━━━━━ ПРЕДОСТАВЛЕННЫЙ ТЕКСТ ━━━━━

Теория, конечно, шутливая и неглубокая, но какая-то часть исторической правды в ней, безусловно, содержится.
2
После этого, очень субъективного, обзора давайте вернемся на сто лет назад и теперь поговорим именно о кино и его марксистской теории. Теории формы, содержания, о конкретных марксистских режиссерах, которые часто были одновременно и теоретиками, и практиками. Невозможно не вспомнить тут фразу Ленина «Важнейшим из искусств для нас является кино!». Я еще помню времена, когда эта мантра висела белыми буквами на кумаче во всех кинотеатрах моего детства. Эта фраза прекрасно развита в статье Троцкого «Церковь, кабак и кинематограф», где речь идет о том, как царское государство создавало сеть церквей и кабаков, чтобы держать народ в нужном состоянии, а советская власть создаст сеть кинотеатров, которые придут церквям и кабакам на смену.
Я не хочу сказать, что Ленин и Троцкий были теоретиками кино, но кино понималось ими как важнейший инструмент большевистской культурной революции. И в 20-х годах у нас было много важного замечено и сказано о кино прежде всего формалистами. Шкловский. Тынянов. Эйхенбаум. И пролетарскими теоретиками нового искусства, вроде Сергея Третьякова. Он – один из идеологов ЛЕФа, и очень интересна его «фактография» как попытка перенести марксистскую теорию производства в мир новых медиа – радио, фотографии, кино. Не удивительно, что он был расстрелян в 37-м году. Брехт написал об этом очень трогательные стихи. И жаль, что Третьяков фактически забыт.

━━━━━ ИСХОДНЫЕ ДАННЫЕ ━━━━━

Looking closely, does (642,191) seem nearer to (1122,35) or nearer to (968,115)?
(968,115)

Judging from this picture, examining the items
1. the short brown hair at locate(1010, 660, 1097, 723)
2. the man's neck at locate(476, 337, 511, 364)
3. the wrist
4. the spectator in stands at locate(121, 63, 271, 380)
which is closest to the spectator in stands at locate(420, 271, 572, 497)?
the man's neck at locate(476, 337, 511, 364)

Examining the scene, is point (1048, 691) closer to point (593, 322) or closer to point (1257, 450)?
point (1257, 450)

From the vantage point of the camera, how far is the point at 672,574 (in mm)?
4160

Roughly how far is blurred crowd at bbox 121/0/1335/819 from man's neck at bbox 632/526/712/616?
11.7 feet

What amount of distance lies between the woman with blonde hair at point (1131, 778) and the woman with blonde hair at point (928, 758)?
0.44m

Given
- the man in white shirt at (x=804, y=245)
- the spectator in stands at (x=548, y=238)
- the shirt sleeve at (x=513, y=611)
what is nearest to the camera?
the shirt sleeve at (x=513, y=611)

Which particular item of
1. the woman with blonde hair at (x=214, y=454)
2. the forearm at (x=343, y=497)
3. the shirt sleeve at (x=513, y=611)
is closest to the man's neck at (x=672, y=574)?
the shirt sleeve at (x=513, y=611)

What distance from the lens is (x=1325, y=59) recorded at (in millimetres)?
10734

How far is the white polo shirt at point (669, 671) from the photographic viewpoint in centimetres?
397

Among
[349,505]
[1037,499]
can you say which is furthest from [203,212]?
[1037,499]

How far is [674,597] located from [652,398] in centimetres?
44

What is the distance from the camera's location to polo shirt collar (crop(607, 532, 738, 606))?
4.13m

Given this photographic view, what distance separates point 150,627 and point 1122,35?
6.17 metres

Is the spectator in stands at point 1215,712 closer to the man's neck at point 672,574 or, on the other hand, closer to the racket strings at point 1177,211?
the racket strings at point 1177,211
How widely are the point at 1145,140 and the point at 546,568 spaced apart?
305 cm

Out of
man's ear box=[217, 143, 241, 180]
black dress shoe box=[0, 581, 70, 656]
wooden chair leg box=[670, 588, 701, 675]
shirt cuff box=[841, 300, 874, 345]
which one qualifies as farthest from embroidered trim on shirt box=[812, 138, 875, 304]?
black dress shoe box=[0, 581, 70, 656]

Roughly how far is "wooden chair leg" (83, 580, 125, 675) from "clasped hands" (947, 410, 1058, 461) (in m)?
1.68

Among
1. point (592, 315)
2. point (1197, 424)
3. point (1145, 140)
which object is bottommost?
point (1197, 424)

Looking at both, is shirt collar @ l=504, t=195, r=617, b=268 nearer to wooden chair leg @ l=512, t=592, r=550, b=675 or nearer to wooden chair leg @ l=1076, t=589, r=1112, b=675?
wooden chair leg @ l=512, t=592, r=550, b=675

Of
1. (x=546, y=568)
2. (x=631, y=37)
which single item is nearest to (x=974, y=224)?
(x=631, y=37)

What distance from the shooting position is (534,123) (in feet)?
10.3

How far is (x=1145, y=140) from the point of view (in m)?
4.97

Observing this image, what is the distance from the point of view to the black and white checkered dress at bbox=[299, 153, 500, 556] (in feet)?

━━━━━

> [ПИСЬМЕННЫЙ ЗАПРОС 1]:
Перепечатайте из предоставленного текста всё, начиная со слов «Теория, конечно, шутливая» и вплоть до слов «кабакам на смену.».
> [ПИСЬМЕННЫЙ ЗАПРОС 2]:
Как называется статья Троцкого, о которой говорится в предоставленном тексте?
> [ПИСЬМЕННЫЙ ЗАПРОС 3]:
Перечислите всех формалистов, названных в предоставленном тексте по фамилии.
Опирайтесь только на предоставленный текст, не привлекая данные.

> [РЕШЕНИЕ 1]:
Теория, конечно, шутливая и неглубокая, но какая-то часть исторической правды в ней, безусловно, содержится.
2
После этого, очень субъективного, обзора давайте вернемся на сто лет назад и теперь поговорим именно о кино и его марксистской теории. Теории формы, содержания, о конкретных марксистских режиссерах, которые часто были одновременно и теоретиками, и практиками. Невозможно не вспомнить тут фразу Ленина «Важнейшим из искусств для нас является кино!». Я еще помню времена, когда эта мантра висела белыми буквами на кумаче во всех кинотеатрах моего детства. Эта фраза прекрасно развита в статье Троцкого «Церковь, кабак и кинематограф», где речь идет о том, как царское государство создавало сеть церквей и кабаков, чтобы держать народ в нужном состоянии, а советская власть создаст сеть кинотеатров, которые придут церквям и кабакам на смену.

> [РЕШЕНИЕ 2]:
«Церковь, кабак и кинематограф».

> [РЕШЕНИЕ 3]:
Шкловский, Тынянов, Эйхенбаум.